With its research partner at the Faculty of Biomedical Engineering at the Technion‒Israel Institute of Technology, Aleph Farms has cultivated the world’s first slaughter-free ribeye steak, using 3D-bioprinting technology and natural building blocks of meat: real cow cells without genetic engineering and immortalization.
With the proprietary technology developed just two years after unveiling the world’s first cultivated thin-cut steak in 2018, which did not utilize 3D bioprinting, the Israeli company now has the ability to produce any type of steak and plan to expand its portfolio of meat products.
Unlike 3D-printing technology, Aleph printed living cells incubated to grow, differentiate and interact to acquire the texture and qualities of a real steak. A proprietary system—similar to the vascularization that occurs naturally in tissues—enabled the perfusion of nutrients across the thicker tissue and grants the steak with the similar shape and structure of its native form as found in livestock before and during cooking.

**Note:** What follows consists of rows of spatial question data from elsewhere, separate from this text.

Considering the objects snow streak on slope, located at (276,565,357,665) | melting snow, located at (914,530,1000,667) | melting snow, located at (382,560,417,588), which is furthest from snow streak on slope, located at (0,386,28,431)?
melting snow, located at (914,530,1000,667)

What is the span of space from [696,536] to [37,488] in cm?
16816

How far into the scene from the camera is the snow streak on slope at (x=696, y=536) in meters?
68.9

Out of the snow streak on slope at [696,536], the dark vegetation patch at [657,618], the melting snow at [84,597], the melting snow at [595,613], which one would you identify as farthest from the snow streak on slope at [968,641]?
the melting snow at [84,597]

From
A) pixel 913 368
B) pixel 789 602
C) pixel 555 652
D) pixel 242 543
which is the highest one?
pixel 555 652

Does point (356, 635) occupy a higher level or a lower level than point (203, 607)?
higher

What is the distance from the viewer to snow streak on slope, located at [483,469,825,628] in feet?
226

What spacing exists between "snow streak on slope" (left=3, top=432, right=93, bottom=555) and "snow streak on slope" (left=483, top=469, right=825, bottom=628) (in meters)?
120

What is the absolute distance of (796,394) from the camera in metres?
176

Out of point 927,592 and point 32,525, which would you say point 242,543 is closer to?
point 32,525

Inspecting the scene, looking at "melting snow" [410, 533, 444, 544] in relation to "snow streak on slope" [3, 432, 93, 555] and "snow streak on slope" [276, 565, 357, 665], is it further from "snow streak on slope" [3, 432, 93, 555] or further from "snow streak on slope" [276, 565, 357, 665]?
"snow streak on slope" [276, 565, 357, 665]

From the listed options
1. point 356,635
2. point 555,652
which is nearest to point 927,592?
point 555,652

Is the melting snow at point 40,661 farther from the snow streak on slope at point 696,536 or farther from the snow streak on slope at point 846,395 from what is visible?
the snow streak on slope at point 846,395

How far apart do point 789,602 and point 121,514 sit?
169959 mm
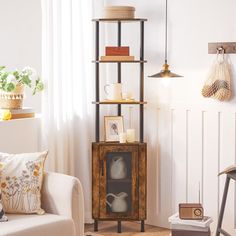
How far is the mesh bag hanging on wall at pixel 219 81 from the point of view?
4488mm

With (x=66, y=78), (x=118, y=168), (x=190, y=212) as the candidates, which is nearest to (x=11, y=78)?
(x=66, y=78)

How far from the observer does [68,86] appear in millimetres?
4941

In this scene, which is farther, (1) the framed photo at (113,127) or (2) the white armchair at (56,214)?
(1) the framed photo at (113,127)

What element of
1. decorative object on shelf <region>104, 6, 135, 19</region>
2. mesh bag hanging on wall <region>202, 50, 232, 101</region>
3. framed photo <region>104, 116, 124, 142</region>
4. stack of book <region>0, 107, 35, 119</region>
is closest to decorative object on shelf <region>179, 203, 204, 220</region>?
mesh bag hanging on wall <region>202, 50, 232, 101</region>

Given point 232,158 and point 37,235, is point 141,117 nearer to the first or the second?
point 232,158

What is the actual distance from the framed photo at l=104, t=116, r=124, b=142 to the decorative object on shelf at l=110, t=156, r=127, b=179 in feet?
0.57

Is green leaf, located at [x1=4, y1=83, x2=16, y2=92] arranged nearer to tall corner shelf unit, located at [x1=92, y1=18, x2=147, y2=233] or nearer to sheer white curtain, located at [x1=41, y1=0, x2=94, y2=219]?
sheer white curtain, located at [x1=41, y1=0, x2=94, y2=219]

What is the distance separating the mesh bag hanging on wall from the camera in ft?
14.7

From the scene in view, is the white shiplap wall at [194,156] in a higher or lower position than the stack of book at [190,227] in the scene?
higher

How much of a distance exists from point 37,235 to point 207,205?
1.72 m

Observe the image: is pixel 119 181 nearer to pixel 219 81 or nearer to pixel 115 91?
pixel 115 91

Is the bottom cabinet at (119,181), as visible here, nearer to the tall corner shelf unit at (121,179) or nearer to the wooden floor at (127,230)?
the tall corner shelf unit at (121,179)

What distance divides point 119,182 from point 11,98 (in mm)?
1067

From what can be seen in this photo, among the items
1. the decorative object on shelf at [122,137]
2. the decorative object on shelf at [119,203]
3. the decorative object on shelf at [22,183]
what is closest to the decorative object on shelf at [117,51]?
the decorative object on shelf at [122,137]
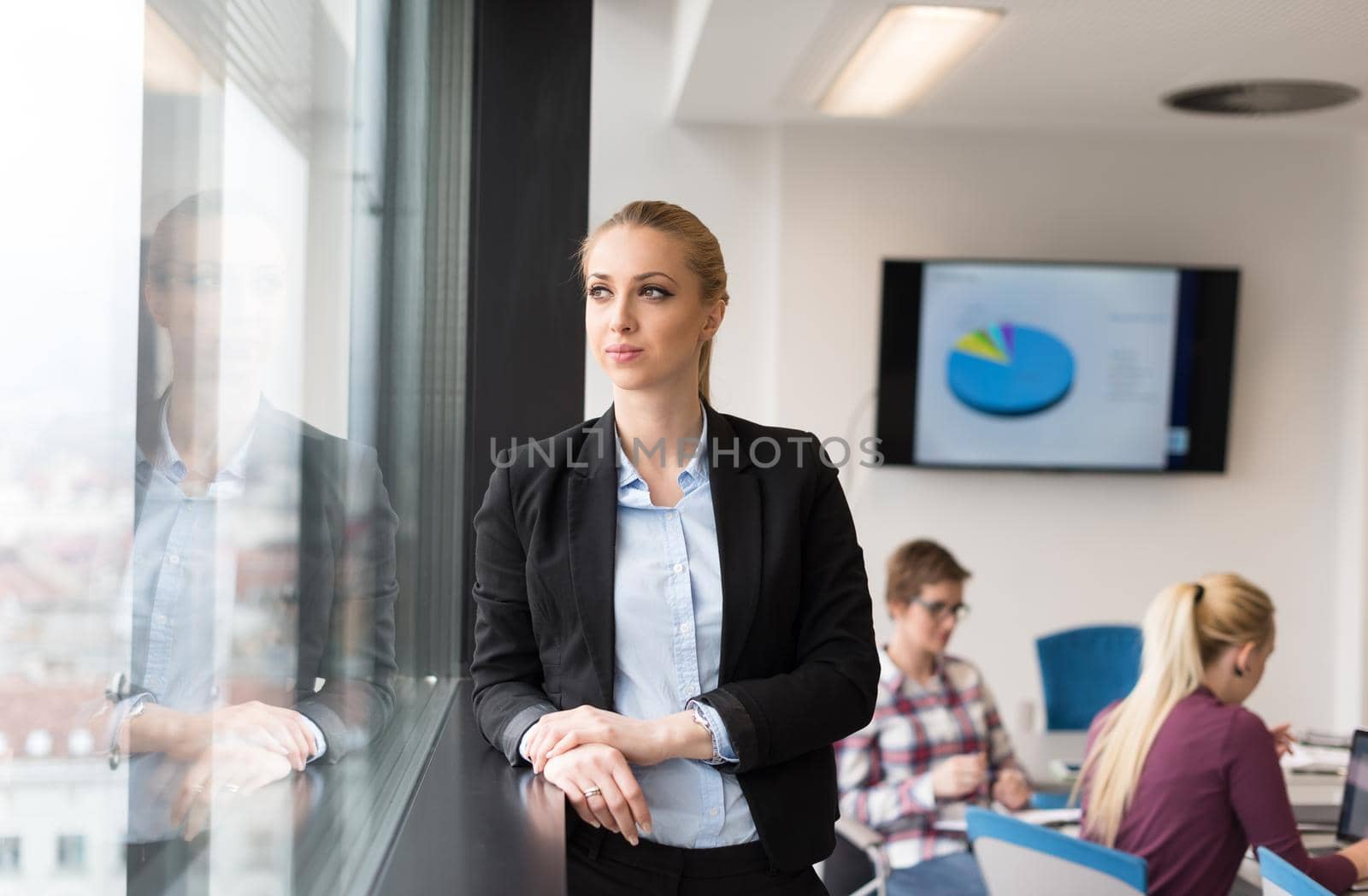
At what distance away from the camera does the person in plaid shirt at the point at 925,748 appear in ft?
9.61

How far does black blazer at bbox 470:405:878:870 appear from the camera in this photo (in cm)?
131

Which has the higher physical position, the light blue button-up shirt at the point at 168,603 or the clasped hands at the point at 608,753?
the light blue button-up shirt at the point at 168,603

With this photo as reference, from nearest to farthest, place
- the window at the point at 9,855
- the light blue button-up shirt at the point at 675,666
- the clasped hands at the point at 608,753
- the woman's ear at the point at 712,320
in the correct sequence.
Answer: the window at the point at 9,855, the clasped hands at the point at 608,753, the light blue button-up shirt at the point at 675,666, the woman's ear at the point at 712,320

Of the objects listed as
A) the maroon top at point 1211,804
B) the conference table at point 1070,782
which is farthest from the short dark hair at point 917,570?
the maroon top at point 1211,804

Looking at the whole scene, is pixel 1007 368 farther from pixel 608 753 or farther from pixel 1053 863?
pixel 608 753

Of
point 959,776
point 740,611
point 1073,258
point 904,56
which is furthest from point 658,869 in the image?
point 1073,258

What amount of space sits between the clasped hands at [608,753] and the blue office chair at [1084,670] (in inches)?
123

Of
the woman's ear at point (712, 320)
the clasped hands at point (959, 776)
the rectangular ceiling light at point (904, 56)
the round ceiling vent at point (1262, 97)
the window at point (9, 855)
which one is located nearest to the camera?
the window at point (9, 855)

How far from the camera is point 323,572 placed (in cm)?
112

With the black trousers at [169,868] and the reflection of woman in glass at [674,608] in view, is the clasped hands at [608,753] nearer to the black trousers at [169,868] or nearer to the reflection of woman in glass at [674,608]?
the reflection of woman in glass at [674,608]

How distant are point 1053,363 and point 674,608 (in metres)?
3.80

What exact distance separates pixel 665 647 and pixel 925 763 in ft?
6.49

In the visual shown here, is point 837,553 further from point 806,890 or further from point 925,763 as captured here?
point 925,763

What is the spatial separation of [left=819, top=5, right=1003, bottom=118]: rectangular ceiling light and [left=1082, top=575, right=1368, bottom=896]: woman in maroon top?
1.73 metres
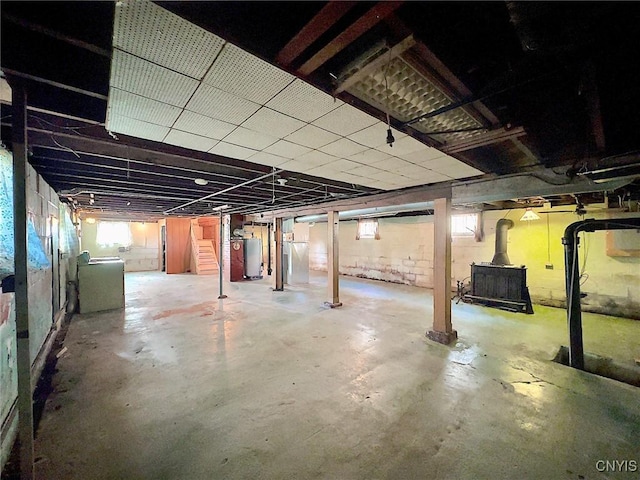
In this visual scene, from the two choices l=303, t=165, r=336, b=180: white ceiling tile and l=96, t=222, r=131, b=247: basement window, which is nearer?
l=303, t=165, r=336, b=180: white ceiling tile

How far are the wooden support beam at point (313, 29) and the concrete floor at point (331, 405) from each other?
87.9 inches

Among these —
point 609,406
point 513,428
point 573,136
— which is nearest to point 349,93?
point 573,136

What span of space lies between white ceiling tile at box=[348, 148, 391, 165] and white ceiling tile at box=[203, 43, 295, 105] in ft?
3.83

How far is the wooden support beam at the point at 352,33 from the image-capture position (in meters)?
0.94

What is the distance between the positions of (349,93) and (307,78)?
292mm

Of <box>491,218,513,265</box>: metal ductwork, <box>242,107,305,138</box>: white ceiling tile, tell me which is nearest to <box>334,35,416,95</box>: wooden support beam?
<box>242,107,305,138</box>: white ceiling tile

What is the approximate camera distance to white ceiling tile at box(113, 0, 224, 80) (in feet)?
3.11

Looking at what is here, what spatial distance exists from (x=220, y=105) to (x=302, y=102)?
1.66 ft

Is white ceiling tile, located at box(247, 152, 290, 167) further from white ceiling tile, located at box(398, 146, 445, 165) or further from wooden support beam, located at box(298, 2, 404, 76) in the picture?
wooden support beam, located at box(298, 2, 404, 76)

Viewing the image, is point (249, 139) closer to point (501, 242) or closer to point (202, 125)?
point (202, 125)

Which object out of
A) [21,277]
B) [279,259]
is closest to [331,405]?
[21,277]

“This breakthrough reflects an artistic expression of the scientific expertise of our team,” says Didier Toubia, co-founder and CEO of Aleph Farms. “This accomplishment represents our commitment to meeting our consumer’s unique preferences and taste buds, and we will continue to progressively diversify our offerings. Additional meat designs will drive a larger impact in the mid and long term.”
He adds, however, that “we recognize some consumers will crave thicker and fattier cuts of meat.”
The cultivated ribeye steak is thicker than its first product: a thin-cut steak. It incorporates muscle and fat like its slaughtered counterpart, as well as boasts the same organoleptic attributes of a tender, juicy ribeye steak bought from the butcher.
“With the realization of this milestone, we have broken barriers to introducing new levels of variety into the cultivated meat cuts we can now produce,” says Technion Professor Shulamit Levenberg, co-founder, chief scientific adviser and one of the major sources of brainpower behind the company’s IP. “As we look into the future of 3D-bioprinting, the opportunities are endless.”
Levenberg, a global leader in tissue engineering amassed over two decades of research at the Technion and at the Massachusetts Institute of Technology, she is also the former dean of the Biomedical Engineering Faculty at the Technion.
As for Toubia, he says the milestone “marks a major leap in fulfilling our vision of leading a global food-system transition towards a more sustainable, equitable and secure world.”